■ Goal of the exercise ■
If a line of the records contains the string "html", copy it out.

■ Saved entries ■
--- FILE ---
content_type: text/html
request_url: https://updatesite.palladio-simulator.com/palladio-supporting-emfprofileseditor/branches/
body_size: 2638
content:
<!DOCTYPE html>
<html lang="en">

■ The completed task ■
content_type: text/html
<!DOCTYPE html>
<html lang="en">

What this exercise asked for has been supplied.